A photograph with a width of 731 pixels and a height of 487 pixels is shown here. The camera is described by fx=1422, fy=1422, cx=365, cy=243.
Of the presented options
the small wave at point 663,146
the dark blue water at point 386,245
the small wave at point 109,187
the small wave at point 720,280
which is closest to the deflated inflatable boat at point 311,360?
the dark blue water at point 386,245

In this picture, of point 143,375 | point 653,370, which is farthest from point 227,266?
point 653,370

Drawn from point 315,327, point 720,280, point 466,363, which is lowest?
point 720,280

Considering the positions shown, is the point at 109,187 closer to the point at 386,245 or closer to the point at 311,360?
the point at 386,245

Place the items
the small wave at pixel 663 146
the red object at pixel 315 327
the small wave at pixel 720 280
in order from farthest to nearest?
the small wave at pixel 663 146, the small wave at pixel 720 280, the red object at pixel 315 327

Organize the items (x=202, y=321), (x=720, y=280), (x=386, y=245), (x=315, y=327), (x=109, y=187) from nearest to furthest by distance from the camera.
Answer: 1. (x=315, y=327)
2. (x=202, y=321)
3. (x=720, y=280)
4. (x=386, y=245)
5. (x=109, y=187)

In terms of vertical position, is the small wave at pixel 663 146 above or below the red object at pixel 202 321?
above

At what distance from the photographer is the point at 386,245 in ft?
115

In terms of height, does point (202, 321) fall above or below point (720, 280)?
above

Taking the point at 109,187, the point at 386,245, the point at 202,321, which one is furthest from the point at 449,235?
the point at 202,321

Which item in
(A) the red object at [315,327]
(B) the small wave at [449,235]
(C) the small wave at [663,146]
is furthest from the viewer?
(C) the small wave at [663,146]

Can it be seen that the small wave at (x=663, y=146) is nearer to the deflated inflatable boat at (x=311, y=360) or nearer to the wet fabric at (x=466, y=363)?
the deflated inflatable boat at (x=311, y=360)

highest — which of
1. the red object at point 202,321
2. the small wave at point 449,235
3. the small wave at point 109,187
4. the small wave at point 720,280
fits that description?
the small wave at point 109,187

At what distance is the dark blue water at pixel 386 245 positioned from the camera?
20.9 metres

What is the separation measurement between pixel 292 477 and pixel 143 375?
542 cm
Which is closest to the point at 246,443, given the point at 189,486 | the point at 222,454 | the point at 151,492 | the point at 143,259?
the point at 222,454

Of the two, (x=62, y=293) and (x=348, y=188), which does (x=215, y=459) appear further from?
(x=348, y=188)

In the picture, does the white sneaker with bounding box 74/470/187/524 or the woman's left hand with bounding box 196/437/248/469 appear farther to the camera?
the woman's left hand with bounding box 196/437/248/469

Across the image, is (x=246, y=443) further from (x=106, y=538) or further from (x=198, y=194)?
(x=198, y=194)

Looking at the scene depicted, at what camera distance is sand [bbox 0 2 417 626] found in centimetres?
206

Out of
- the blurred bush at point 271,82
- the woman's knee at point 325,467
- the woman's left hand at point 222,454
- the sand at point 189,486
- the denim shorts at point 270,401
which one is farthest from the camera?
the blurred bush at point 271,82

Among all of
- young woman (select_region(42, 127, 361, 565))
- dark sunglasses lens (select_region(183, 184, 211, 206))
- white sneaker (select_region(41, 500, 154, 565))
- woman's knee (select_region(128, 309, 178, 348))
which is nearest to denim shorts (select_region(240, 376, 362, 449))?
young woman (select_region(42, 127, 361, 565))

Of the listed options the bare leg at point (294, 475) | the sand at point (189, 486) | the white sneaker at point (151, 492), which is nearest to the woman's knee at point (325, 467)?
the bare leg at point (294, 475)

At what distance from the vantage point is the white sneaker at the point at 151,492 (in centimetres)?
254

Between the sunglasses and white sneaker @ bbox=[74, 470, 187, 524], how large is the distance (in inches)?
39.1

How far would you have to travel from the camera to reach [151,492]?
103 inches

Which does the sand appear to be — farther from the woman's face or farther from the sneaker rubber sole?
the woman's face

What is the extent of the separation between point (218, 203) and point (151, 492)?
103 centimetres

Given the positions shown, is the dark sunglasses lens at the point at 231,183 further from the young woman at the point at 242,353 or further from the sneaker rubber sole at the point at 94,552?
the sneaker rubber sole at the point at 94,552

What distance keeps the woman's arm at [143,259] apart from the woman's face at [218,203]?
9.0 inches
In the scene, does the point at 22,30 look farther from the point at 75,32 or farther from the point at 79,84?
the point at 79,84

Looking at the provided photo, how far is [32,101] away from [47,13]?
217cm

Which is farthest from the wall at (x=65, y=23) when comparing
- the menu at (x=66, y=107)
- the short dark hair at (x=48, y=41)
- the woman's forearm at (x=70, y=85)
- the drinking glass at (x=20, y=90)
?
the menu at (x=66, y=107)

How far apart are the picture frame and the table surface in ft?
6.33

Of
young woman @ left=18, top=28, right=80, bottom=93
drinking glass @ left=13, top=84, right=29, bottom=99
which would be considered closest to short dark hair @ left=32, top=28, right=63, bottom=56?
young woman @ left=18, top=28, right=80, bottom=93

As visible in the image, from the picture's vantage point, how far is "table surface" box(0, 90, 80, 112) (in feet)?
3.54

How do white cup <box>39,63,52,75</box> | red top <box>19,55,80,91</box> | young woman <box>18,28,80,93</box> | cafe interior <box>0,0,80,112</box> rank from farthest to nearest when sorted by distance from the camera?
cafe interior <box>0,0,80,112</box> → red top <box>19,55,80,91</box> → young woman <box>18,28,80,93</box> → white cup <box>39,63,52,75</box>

_WRITTEN INSTRUCTION:_
Please copy the entire listing above word for word, from its first line through its last.

_SOLUTION TO THE PROBLEM:_
A photograph with a width of 731 pixels and a height of 487 pixels is shown here. The camera is described by fx=1422, fy=1422, cx=365, cy=243.
Of the presented options
the small wave at point 663,146
the dark blue water at point 386,245
the small wave at point 109,187
the small wave at point 720,280
which is closest to the deflated inflatable boat at point 311,360?
the dark blue water at point 386,245

In this picture, of point 143,375 | point 653,370, which is farthest from point 227,266?
point 653,370

Drawn from point 315,327, point 720,280, point 466,363, which is lowest?
point 720,280

Considering the positions shown, is the point at 109,187 closer to the point at 386,245 or closer to the point at 311,360?
the point at 386,245

Place the items
the small wave at pixel 663 146
the red object at pixel 315 327
the small wave at pixel 720 280
in order from farthest to nearest?
the small wave at pixel 663 146, the small wave at pixel 720 280, the red object at pixel 315 327

Organize the items (x=202, y=321), (x=720, y=280), (x=386, y=245), (x=315, y=327), (x=109, y=187) from nearest to furthest by distance from the camera.
Answer: 1. (x=315, y=327)
2. (x=202, y=321)
3. (x=720, y=280)
4. (x=386, y=245)
5. (x=109, y=187)

In terms of vertical position, is the small wave at pixel 663 146 above or below the red object at pixel 202 321?
above

At what distance from the photographer is the point at 386,245 in ft?
115

In terms of height, does point (202, 321) fall above or below point (720, 280)?
above

Taking the point at 109,187, the point at 386,245, the point at 202,321, which one is furthest from the point at 449,235?
the point at 202,321

Which item in
(A) the red object at [315,327]
(B) the small wave at [449,235]
(C) the small wave at [663,146]
is furthest from the viewer?
(C) the small wave at [663,146]

Can it be seen that the small wave at (x=663, y=146) is nearer to the deflated inflatable boat at (x=311, y=360) or nearer to the wet fabric at (x=466, y=363)?
the deflated inflatable boat at (x=311, y=360)

highest — which of
1. the red object at point 202,321
2. the small wave at point 449,235
3. the small wave at point 109,187
4. the small wave at point 720,280
fits that description?
the small wave at point 109,187

At what distance is the dark blue water at pixel 386 245 positioned from the camera?
20.9 metres

What is the separation measurement between pixel 292 477 and pixel 143 375?
542 cm
Which is closest to the point at 246,443, given the point at 189,486 | the point at 222,454 | the point at 151,492 | the point at 143,259?
the point at 222,454

Of the two, (x=62, y=293) and (x=348, y=188), which does (x=215, y=459) appear further from?
(x=348, y=188)

In the picture, does the white sneaker with bounding box 74/470/187/524 or the woman's left hand with bounding box 196/437/248/469 appear farther to the camera?
the woman's left hand with bounding box 196/437/248/469

Across the image, is (x=246, y=443) further from (x=106, y=538) or further from (x=198, y=194)?
(x=198, y=194)

Looking at the scene depicted, at what camera distance is sand [bbox 0 2 417 626] found in centimetres?
206

Out of
- the blurred bush at point 271,82
- the woman's knee at point 325,467
- the woman's left hand at point 222,454
- the sand at point 189,486
- the denim shorts at point 270,401
which one is farthest from the camera?
the blurred bush at point 271,82

Among all of
- young woman (select_region(42, 127, 361, 565))
- dark sunglasses lens (select_region(183, 184, 211, 206))
- white sneaker (select_region(41, 500, 154, 565))
- woman's knee (select_region(128, 309, 178, 348))
which is nearest to denim shorts (select_region(240, 376, 362, 449))?
young woman (select_region(42, 127, 361, 565))

Of the listed options the bare leg at point (294, 475) | the sand at point (189, 486) | the white sneaker at point (151, 492), which is nearest to the woman's knee at point (325, 467)?
the bare leg at point (294, 475)

At what distance from the vantage point is the white sneaker at the point at 151,492 (in centimetres)?
254

Between the sunglasses and white sneaker @ bbox=[74, 470, 187, 524], how large is the distance (in inches)?
39.1

How far would you have to travel from the camera to reach [151,492]?
103 inches

Which does the sand appear to be — farther from the woman's face or farther from the sneaker rubber sole?
the woman's face

What is the extent of the separation between point (218, 203) and point (151, 492)?
103 centimetres

Given the positions shown, is the dark sunglasses lens at the point at 231,183 further from the young woman at the point at 242,353 or further from the sneaker rubber sole at the point at 94,552?
the sneaker rubber sole at the point at 94,552

What distance keeps the woman's arm at [143,259] apart from the woman's face at [218,203]?
9.0 inches
In the scene, does the point at 22,30 look farther from the point at 75,32 or farther from the point at 79,84?
the point at 79,84

Looking at the provided photo, how far is [32,101] away from [47,13]?
217cm

Which is farthest from the wall at (x=65, y=23) when comparing
- the menu at (x=66, y=107)
- the short dark hair at (x=48, y=41)
- the woman's forearm at (x=70, y=85)
- the drinking glass at (x=20, y=90)
?
the menu at (x=66, y=107)

How far apart are the picture frame and the table surface in ft?
6.33

Of
young woman @ left=18, top=28, right=80, bottom=93
drinking glass @ left=13, top=84, right=29, bottom=99
which would be considered closest to short dark hair @ left=32, top=28, right=63, bottom=56?
young woman @ left=18, top=28, right=80, bottom=93

As visible in the image, from the picture's vantage point, how far is "table surface" box(0, 90, 80, 112) (in feet)?
3.54

How do white cup <box>39,63,52,75</box> | red top <box>19,55,80,91</box> | young woman <box>18,28,80,93</box> | cafe interior <box>0,0,80,112</box> rank from farthest to nearest when sorted by distance from the camera?
cafe interior <box>0,0,80,112</box> → red top <box>19,55,80,91</box> → young woman <box>18,28,80,93</box> → white cup <box>39,63,52,75</box>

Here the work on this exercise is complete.